Answer these questions from the pizza-robot text:
1. In what city are the researchers working?
2. Which university is David Held from?
3. Which three tools does the text name for making pizza?

----- Page text

Pizza-making robot? Scientists on the job


Do you prefer pepperoni? Pineapple and ham? All vegetable? One day, you might be ordering your favorite pizza from a robot.

Researchers at a university in Pittsburgh are working on creating a pizza-making robot. Although humans may not find it too difficult to roll out dough, slice toppings and pull it all together, it's not as easy for a robot.

Robots might be great at, say, helping to manufacture cars.

"Robots are basically preprogrammed to repeat the same actions over and over," says David Held, a robotics expert from Carnegie Mellon University, and one of the members of a pizza-making team.

Making pizza, though, has challenges. For instance, the dough is squishy, with a shape that can change in many ways. It's much easier to program a robot if the object it needs to manipulate has one solid shape.

Also, pizza-making requires many steps — such as rolling, cutting and gathering — and several tools, including a rolling pin, knife and spatula. There are companies that have developed robotic systems that can make pizza using special hardware for each step, but using a standard robot arm and common tools to handle all the functions is trickier. What order should the steps be done in? Which utensil should you pick, and when?

"If you need to do a cooking task, there are multiple levels that you have to reason about," Held says.

----------
----- Excerpted data

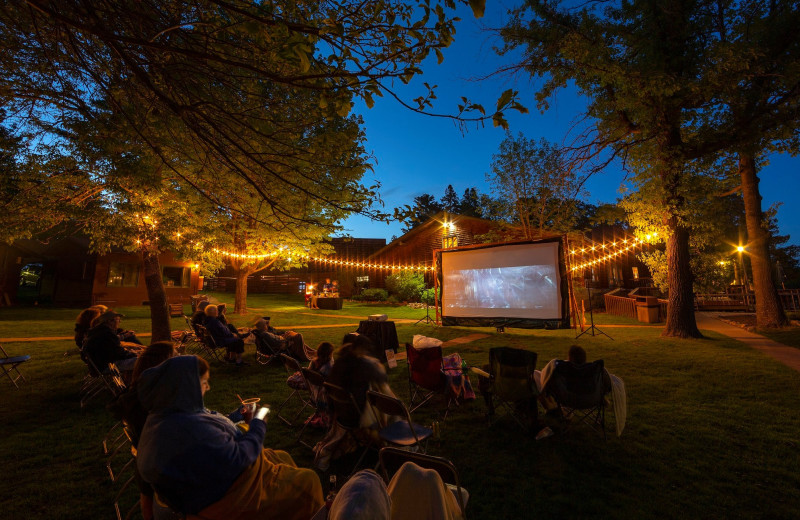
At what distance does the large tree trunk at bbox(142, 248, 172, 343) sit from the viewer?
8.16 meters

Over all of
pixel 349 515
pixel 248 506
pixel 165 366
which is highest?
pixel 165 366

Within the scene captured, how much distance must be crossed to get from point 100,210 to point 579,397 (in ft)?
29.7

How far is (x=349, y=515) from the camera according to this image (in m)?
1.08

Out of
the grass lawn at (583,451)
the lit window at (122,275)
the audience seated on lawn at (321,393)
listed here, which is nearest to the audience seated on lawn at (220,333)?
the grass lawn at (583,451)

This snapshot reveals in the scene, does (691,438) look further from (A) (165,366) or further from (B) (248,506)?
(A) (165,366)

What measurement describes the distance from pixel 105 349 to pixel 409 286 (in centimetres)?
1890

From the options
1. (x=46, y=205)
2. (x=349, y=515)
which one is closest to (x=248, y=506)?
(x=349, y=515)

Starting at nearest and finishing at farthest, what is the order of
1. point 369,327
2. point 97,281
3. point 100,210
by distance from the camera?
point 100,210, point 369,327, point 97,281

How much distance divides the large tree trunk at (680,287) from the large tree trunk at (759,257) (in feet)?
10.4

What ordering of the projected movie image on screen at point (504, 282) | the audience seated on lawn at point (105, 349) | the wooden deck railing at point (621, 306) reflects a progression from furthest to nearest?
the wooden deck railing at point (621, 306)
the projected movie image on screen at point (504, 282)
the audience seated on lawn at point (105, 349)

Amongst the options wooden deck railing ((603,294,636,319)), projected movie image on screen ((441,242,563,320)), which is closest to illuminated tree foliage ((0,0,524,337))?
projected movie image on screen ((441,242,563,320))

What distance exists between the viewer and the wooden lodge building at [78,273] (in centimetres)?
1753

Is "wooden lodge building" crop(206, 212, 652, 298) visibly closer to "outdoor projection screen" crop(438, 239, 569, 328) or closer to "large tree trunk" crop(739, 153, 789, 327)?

----------
----- Excerpted data

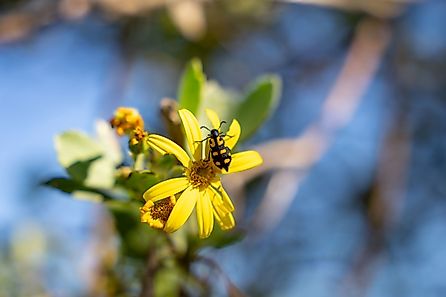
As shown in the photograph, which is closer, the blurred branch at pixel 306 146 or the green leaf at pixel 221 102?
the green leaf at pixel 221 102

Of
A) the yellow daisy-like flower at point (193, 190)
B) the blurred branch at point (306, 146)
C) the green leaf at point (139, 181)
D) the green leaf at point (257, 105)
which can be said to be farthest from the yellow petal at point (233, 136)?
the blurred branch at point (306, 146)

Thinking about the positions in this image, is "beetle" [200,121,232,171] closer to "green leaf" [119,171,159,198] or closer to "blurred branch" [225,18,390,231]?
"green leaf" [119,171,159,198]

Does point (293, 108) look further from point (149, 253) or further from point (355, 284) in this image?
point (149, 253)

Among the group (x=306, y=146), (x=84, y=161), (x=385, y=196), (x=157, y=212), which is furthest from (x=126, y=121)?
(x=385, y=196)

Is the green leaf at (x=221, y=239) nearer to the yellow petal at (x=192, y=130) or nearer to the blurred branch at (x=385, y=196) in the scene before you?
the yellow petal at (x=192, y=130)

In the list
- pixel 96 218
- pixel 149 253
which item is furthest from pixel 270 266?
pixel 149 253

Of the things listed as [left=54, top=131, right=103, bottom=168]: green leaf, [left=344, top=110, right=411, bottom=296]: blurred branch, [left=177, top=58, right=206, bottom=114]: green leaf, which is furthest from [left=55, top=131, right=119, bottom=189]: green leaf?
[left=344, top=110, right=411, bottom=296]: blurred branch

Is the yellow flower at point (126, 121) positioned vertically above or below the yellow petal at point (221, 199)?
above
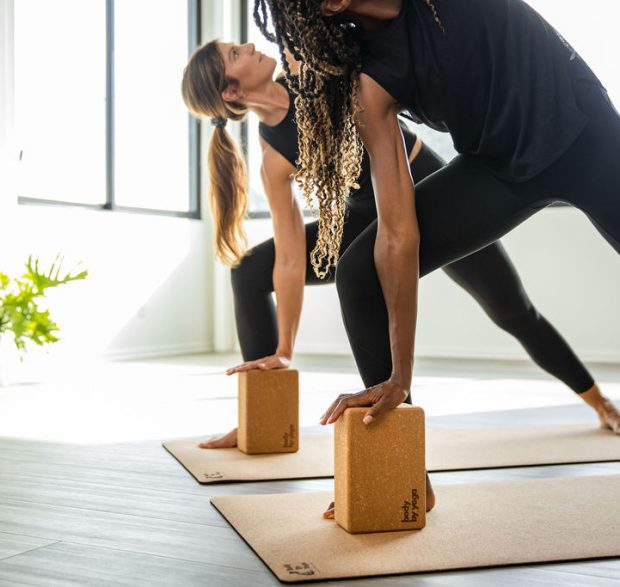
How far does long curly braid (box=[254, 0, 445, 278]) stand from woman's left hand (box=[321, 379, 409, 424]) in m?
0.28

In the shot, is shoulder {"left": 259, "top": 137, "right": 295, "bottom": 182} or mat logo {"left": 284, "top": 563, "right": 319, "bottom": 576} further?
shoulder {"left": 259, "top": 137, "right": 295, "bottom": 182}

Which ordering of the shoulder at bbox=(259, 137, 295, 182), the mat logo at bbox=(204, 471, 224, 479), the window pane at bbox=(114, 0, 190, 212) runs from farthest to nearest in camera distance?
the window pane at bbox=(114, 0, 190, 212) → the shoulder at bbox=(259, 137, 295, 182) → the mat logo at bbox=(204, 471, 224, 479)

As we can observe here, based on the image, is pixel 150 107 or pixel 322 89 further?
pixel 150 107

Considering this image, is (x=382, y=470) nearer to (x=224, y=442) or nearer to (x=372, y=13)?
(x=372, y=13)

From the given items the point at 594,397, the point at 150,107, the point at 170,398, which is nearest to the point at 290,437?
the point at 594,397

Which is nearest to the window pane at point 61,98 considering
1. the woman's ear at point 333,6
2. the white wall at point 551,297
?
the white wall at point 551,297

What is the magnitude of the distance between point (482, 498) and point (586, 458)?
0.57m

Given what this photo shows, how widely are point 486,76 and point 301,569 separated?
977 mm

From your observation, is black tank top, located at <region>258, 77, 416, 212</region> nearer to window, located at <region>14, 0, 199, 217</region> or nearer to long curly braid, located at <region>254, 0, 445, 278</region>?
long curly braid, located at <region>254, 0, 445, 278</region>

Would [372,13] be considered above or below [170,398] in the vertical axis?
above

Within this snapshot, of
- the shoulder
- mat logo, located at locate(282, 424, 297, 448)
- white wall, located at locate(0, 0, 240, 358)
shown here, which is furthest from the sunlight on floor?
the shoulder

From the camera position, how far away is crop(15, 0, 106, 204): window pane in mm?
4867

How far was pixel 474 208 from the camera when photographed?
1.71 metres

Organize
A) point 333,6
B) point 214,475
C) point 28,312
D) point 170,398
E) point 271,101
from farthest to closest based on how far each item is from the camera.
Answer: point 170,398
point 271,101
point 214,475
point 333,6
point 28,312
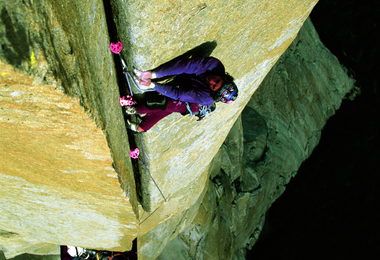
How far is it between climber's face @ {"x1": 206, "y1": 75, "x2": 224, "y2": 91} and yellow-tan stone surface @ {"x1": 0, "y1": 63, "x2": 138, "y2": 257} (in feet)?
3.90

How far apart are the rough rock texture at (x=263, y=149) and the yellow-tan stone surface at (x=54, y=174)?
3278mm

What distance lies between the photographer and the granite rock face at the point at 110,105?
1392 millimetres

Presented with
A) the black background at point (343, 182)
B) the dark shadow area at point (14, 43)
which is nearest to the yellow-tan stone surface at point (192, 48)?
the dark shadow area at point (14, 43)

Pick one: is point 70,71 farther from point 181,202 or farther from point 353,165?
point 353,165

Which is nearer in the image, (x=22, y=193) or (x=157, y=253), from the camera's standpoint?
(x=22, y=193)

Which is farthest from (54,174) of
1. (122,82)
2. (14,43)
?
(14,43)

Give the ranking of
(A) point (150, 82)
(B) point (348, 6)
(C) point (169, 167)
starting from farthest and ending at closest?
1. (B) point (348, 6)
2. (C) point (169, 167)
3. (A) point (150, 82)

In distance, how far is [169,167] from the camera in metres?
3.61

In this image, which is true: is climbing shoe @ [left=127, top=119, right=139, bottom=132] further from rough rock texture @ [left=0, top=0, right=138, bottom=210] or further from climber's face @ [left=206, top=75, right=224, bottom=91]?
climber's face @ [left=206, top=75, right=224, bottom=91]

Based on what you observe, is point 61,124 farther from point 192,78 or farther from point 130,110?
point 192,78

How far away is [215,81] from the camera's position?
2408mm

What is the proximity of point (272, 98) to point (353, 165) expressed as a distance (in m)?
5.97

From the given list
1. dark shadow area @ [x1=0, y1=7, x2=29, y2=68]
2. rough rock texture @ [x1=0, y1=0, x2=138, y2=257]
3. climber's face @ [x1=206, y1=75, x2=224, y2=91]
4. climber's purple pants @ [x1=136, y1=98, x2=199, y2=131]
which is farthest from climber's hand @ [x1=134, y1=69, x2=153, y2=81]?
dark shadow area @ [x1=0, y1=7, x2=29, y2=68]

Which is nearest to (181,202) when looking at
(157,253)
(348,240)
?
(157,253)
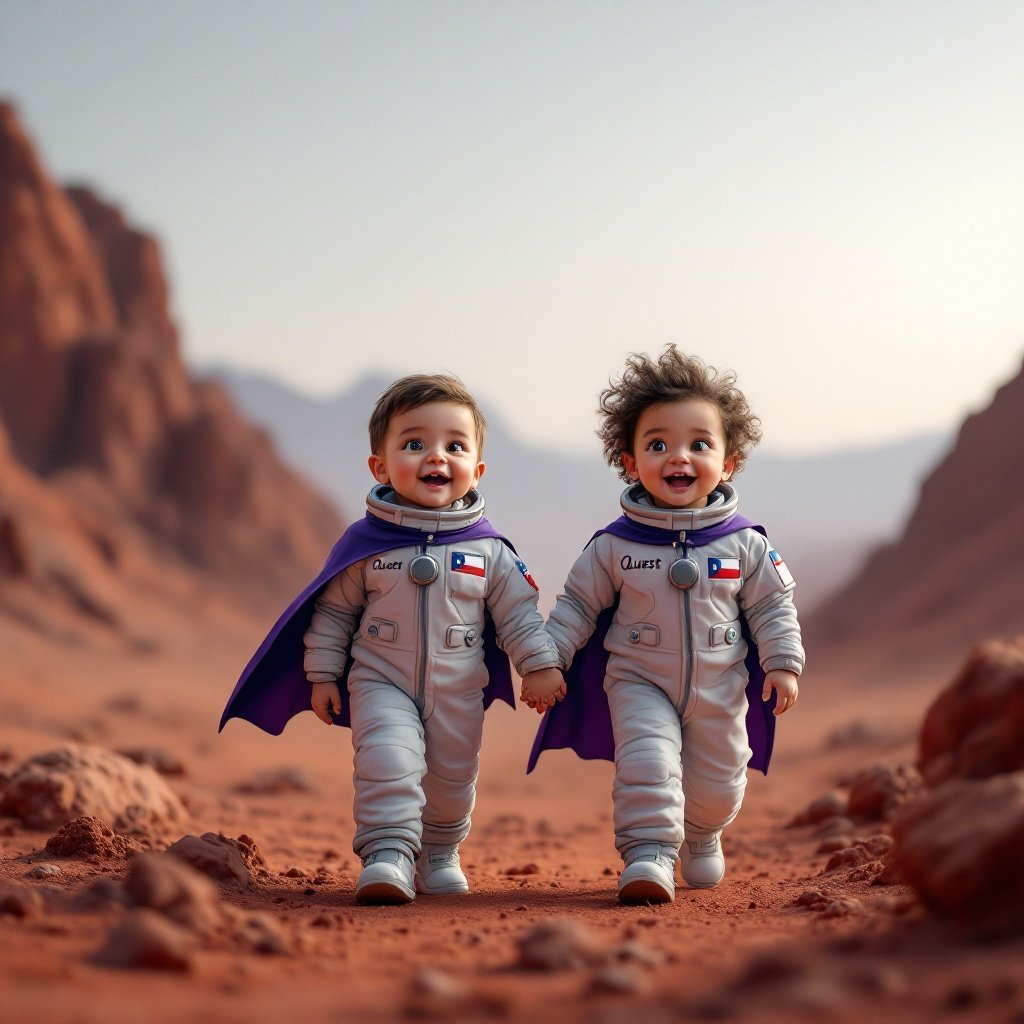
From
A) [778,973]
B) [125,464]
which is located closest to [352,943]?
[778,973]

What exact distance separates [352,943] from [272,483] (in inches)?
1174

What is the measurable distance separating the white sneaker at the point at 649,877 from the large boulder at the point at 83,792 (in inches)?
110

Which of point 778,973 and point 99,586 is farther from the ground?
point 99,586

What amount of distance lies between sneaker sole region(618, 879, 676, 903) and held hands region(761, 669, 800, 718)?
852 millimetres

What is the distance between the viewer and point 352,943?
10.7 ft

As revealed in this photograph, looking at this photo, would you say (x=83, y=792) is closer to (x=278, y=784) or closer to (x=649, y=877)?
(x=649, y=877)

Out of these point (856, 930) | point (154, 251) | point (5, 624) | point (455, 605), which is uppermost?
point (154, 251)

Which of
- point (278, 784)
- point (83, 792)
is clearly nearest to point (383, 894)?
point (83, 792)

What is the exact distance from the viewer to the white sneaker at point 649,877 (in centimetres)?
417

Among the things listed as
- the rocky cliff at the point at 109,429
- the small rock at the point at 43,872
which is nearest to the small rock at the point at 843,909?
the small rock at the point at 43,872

----------
----- Excerpted data

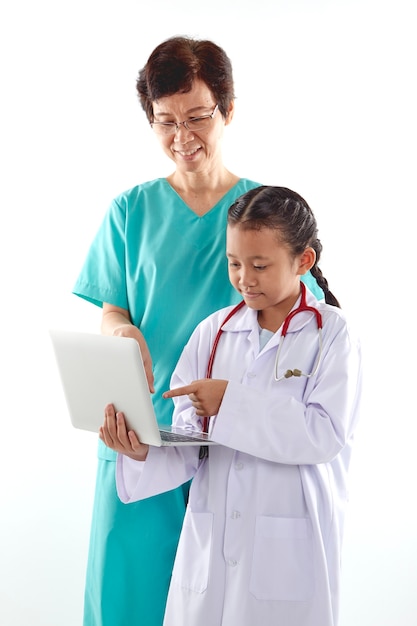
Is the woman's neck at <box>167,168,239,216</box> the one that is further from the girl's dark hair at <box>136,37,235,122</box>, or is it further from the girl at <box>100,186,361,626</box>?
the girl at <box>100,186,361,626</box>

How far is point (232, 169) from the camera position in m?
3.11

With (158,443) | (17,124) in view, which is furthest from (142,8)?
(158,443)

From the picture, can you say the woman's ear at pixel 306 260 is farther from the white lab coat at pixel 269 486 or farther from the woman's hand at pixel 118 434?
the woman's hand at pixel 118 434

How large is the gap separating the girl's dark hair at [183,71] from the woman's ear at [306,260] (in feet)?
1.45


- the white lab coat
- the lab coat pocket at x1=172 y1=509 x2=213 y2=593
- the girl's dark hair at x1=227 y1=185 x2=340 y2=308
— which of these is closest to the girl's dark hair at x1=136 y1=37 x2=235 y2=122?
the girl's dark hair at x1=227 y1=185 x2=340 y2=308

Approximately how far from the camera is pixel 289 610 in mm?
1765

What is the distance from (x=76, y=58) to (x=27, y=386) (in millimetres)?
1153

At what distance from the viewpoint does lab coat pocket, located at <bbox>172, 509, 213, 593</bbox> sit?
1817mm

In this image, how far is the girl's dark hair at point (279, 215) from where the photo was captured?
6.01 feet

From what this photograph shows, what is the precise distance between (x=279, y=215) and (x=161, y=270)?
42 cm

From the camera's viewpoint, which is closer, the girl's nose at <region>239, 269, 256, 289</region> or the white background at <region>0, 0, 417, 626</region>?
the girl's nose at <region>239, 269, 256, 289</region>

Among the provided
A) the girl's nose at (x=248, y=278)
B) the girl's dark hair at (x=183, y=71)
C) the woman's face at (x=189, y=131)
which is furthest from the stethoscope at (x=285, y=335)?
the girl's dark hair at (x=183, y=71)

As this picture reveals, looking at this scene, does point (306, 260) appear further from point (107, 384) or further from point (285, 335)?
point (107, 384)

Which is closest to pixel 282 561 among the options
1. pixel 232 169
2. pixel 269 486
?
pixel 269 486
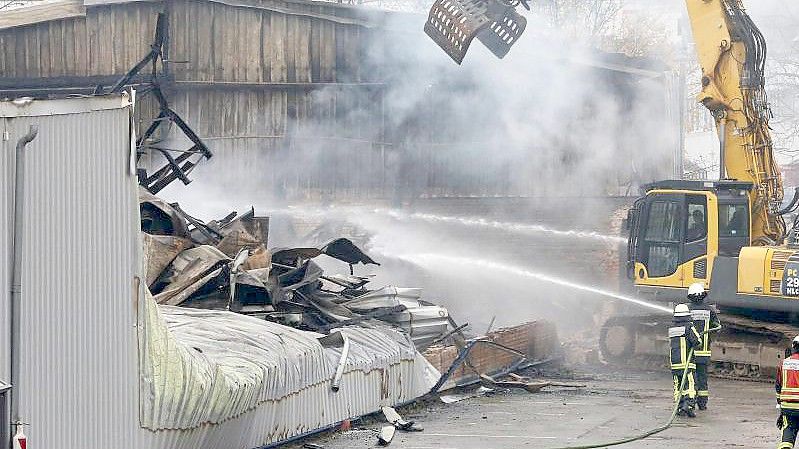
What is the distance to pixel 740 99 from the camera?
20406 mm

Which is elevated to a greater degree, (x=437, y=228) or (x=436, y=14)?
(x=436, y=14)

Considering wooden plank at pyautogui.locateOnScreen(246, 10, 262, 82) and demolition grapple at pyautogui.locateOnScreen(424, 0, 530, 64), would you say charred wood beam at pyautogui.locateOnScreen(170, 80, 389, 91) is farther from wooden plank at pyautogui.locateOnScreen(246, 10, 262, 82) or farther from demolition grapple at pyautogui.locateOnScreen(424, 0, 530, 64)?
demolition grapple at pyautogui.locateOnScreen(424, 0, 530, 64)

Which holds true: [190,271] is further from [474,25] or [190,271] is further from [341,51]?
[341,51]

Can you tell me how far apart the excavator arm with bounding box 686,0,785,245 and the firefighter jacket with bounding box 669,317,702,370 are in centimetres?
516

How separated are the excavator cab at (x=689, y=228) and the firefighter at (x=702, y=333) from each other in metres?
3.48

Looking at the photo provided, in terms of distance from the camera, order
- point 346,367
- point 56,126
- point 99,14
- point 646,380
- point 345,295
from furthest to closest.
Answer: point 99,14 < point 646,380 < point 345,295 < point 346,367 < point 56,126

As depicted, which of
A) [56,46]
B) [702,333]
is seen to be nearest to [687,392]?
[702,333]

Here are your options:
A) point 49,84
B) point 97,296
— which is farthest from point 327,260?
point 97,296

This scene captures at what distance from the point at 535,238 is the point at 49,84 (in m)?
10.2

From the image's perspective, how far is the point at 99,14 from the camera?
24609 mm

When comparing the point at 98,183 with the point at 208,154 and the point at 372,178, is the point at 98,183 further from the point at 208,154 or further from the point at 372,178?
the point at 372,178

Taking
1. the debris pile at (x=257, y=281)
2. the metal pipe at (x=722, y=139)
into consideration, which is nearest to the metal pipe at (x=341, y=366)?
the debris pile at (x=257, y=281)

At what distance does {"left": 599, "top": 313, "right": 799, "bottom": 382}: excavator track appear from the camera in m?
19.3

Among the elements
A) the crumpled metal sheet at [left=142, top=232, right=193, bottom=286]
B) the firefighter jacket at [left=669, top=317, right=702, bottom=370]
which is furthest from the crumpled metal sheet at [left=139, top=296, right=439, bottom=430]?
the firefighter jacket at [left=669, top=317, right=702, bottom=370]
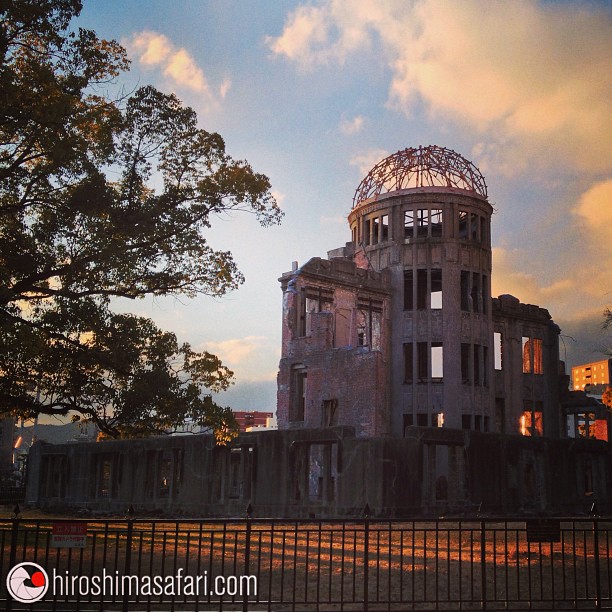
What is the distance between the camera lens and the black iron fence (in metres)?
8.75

----------

__Output below__
1. Pittsburgh
2. Carnegie Mellon University
3. A rolling pin, a knife and a spatula